**Exercise 1**
In the piece on George Costanza quotes, where did TV Guide rank George among television characters?
**Exercise 2**
Revise the George Costanza piece, giving everything from "Who would have" down to "George Costanza Quotes." with "third best sidekick" replaced by "second best sidekick".
**Exercise 3**
Pick up the George Costanza quotes piece after its last sentence and keep writing.

**Provided text**

________________________________________

Who would have thought that a “short, stocky, slow-witted, bald man” would become one of the funniest sitcom icons in TV history? Jason Alexander was robbed of an Emmy time and time again as he spent nine years playing Jerry Seinfeld’s neurotic best friend to hilarious and unforgettable effect. Entertainment Weekly named George Costanza the third best sidekick ever. TV Guide named him the 10th greatest television character of all time. Ricky Gervais called him “arguably the greatest sitcom character of all time,” and many people echo that sentiment. So, Seinfeld fans, here are the 11 Funniest George Costanza Quotes.
11 “I’m disturbed, I’m depressed, I’m inadequate – I’ve got it all!”
George Costanza has gone to great lengths on many occasions to convince women that he’s a normal, well-adjusted guy in order to get dates. But the one time he actually managed to do that, she turned out to be more interested in the kind of dark, disturbed soul that he really is. He’d made Jerry act like that to make himself look better in comparison and she ended up being more interested in Jerry’s impression of the kind of guy George is than George’s impression of the kind of guy Jerry is. George desperately tries to tell her, “I’m disturbed, I’m depressed, I’m inadequate – I’ve got it all!” but it’s fruitless.
10 “Oh, no, thanks. I can’t drink coffee late at night. It keeps me up.”
George said this to a woman who invited him up to her apartment in the season 2 episode “The Phone Message.” Then she stops answering his calls and he gets so mad that he leaves a series of angry messages before realizing she’s been on vacation. So, he ends up trying to erase the tape when she gets back. It’s not so much the initial “It keeps me up” line that’s the hilarious part – it’s the storyline it reminds fans of, and also George’s explanation of the situation to Jerry: “She invites me up at twelve o’clock at night, for coffee. And I don’t go up. ‘No, thank you. I don’t want coffee. It keeps me up. Too late for me to drink coffee.’ I said this to her. People this stupid shouldn’t be allowed to live.”
9 “We have watched you take our beloved Yankees and reduce them to a laughing stock!”
In the episode “The Opposite,” George decides to do the opposite of every one of his instincts. When he interviews for a job at the Yankees and meets George Steinbrenner, he launches into this rant: “I must say, with all due respect, I find it very hard to see the logic behind some of the moves you have made with this fine organization. In the past twenty years, you have caused myself, and the city of New York, a good deal of distress, as we have watched you take our beloved Yankees and reduce them to a laughing stock, all for the glorification of your massive ego!”

________________________________________

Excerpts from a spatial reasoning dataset
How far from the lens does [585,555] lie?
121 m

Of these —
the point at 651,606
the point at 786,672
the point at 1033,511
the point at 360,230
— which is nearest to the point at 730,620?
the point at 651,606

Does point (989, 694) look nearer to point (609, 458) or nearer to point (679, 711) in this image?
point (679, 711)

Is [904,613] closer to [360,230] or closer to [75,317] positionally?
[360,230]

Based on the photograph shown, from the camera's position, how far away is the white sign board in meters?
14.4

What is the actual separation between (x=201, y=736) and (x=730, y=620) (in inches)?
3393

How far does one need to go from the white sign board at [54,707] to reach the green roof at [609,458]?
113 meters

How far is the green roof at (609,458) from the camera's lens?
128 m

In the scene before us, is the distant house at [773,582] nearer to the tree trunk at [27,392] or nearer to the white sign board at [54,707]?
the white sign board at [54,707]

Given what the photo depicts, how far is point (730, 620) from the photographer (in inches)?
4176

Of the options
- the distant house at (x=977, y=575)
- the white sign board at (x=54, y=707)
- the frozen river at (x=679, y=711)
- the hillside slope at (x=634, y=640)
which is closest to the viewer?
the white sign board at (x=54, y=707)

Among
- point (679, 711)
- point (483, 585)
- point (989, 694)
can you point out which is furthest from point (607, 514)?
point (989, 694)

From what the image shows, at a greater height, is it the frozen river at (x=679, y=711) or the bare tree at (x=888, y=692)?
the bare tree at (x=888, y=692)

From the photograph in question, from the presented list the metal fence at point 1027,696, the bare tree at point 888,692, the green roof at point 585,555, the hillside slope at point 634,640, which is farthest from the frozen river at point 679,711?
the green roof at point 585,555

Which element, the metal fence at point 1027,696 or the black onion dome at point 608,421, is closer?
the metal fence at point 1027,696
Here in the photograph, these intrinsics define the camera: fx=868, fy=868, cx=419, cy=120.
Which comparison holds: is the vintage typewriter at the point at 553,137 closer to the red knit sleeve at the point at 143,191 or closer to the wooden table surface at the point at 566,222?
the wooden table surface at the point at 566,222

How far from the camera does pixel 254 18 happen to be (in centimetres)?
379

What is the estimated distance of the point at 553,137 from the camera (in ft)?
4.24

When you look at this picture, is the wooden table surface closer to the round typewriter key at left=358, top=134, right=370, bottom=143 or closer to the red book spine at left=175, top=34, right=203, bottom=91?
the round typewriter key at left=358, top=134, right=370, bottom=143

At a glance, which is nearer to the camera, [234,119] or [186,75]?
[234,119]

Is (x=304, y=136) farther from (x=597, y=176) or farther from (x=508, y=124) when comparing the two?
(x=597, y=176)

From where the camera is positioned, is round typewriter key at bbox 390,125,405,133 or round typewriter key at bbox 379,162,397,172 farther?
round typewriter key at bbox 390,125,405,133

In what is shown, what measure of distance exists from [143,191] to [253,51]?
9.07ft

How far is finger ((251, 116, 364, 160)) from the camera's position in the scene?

________________________________________

**Final result 1**
TV Guide named him the 10th greatest television character of all time.

**Final result 2**
Who would have thought that a “short, stocky, slow-witted, bald man” would become one of the funniest sitcom icons in TV history? Jason Alexander was robbed of an Emmy time and time again as he spent nine years playing Jerry Seinfeld’s neurotic best friend to hilarious and unforgettable effect. Entertainment Weekly named George Costanza the second best sidekick ever. TV Guide named him the 10th greatest television character of all time. Ricky Gervais called him “arguably the greatest sitcom character of all time,” and many people echo that sentiment. So, Seinfeld fans, here are the 11 Funniest George Costanza Quotes.

**Final result 3**
8 “I know I’m not Cartwright!”
The network executives initially weren’t sure about season 2’s “The Chinese Restaurant” episode, but this kind of episode would become one of Seinfeld’s hallmarks. Sure, it’s just about the characters waiting for a table in a restaurant, but they each have their own conflicts and storylines going on. For example, George is waiting for a call from a woman, and when she called, the waiter said the wrong name.
She asked for “Costanza” and he said, “Cartwright!” George tells Jerry that the waiter answered the phone and called out the name Cartwright and Jerry asks, “Who’s Cartwright?” George says, “I’m Cartwright.” Jerry says, “You’re not Cartwright.” George cries out, “I know I’m not Cartwright!”
7 “Was that wrong? Should I not have done that?”
In the episode “The Red Dot,” Elaine gets George a job at her office and, within a few short days, he has slept with the cleaning woman on his desk. In Mr. Lippman’s office, as he’s told about this and backed into a corner, George realizes he’s about to be fired and goes all in with his response: “Was that wrong? Should I have not done that? I tell you, I gotta plead ignorance on this thing, because if anyone had said anything to me at all when I first started here that that sort of thing was frowned upon, you know, ‘cause I’ve worked in a lot of offices and I tell you, people do that all the time.” It doesn’t work.
6 “It’s not a lie if you believe it.”
George Costanza is a master in the art of lying, but he finds it difficult to keep up lies and choreograph his deceits when other people are involved. For example, Susan ends up thinking George is having an affair because Elaine couldn’t get the lie about what they were actually doing straight. When Jerry was made to do a lie detector test after his cop girlfriend didn’t believe he’d never seen an episode of Melrose Place, George decided he couldn’t teach him how to lie. But he did offer him one sage piece of wisdom: “It’s not a lie if you believe it.”
5 “The sea was angry that day, my friends...”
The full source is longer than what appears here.